▶ [WORK REQUEST] Give the records back exactly as written, but without the images.

▶ [SUPPLIED RECORDS]
-- -- --
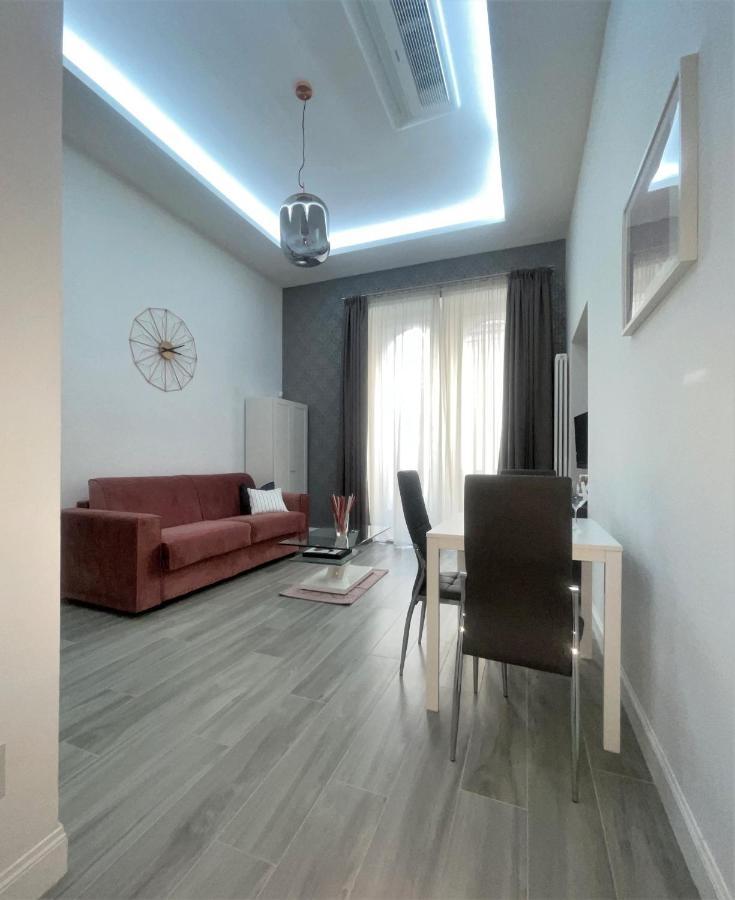 Duomo Platinum Apartments Neapel Zimmer foto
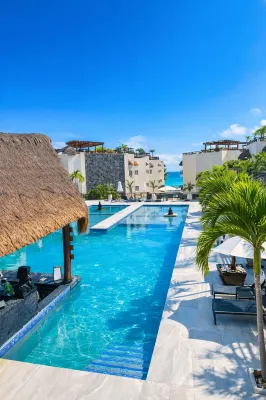 Aldea Thai Studios Steps to Beach & 5th -  Apartamentos vacacionales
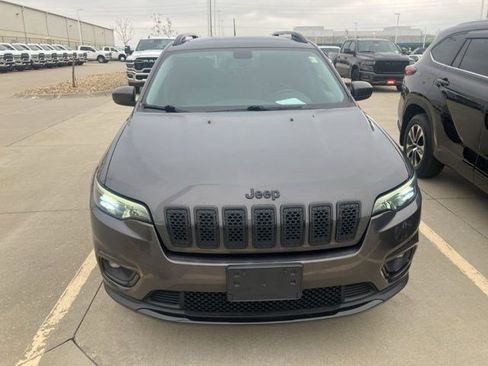 Certified 2019 Jeep Cherokee Latitude Plus AWD/4WD image 2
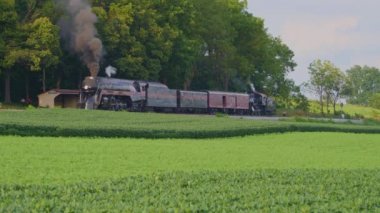 Strasburg, Pennsylvania Ağustos 2019 - 611 no 'lu Buharlı Trenin Hava Görüntüsü Çiftlik Kırsalında Tüttüren Duman Yeşil Tarlalar ile Güneşli Bir Yaz Günü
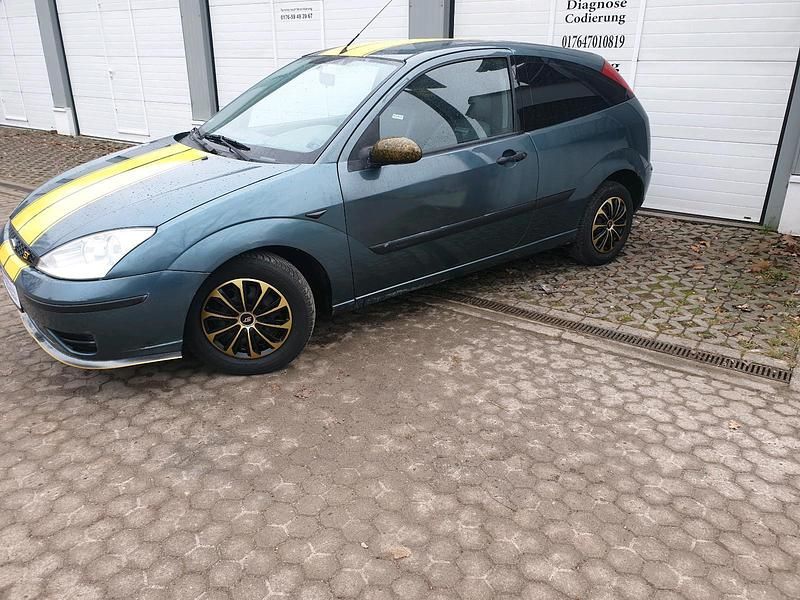 Brugt Ford Focus ST-Line 75 HK (55 kW) 2002 Grøn Hatchback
-- -- --
▶ [RESPONSE TO THIS TASK]
 Duomo Platinum Apartments Neapel Zimmer foto
 Aldea Thai Studios Steps to Beach & 5th -  Apartamentos vacacionales
 Certified 2019 Jeep Cherokee Latitude Plus AWD/4WD image 2
 Strasburg, Pennsylvania Ağustos 2019 - 611 no 'lu Buharlı Trenin Hava Görüntüsü Çiftlik Kırsalında Tüttüren Duman Yeşil Tarlalar ile Güneşli Bir Yaz Günü
 Brugt Ford Focus ST-Line 75 HK (55 kW) 2002 Grøn Hatchback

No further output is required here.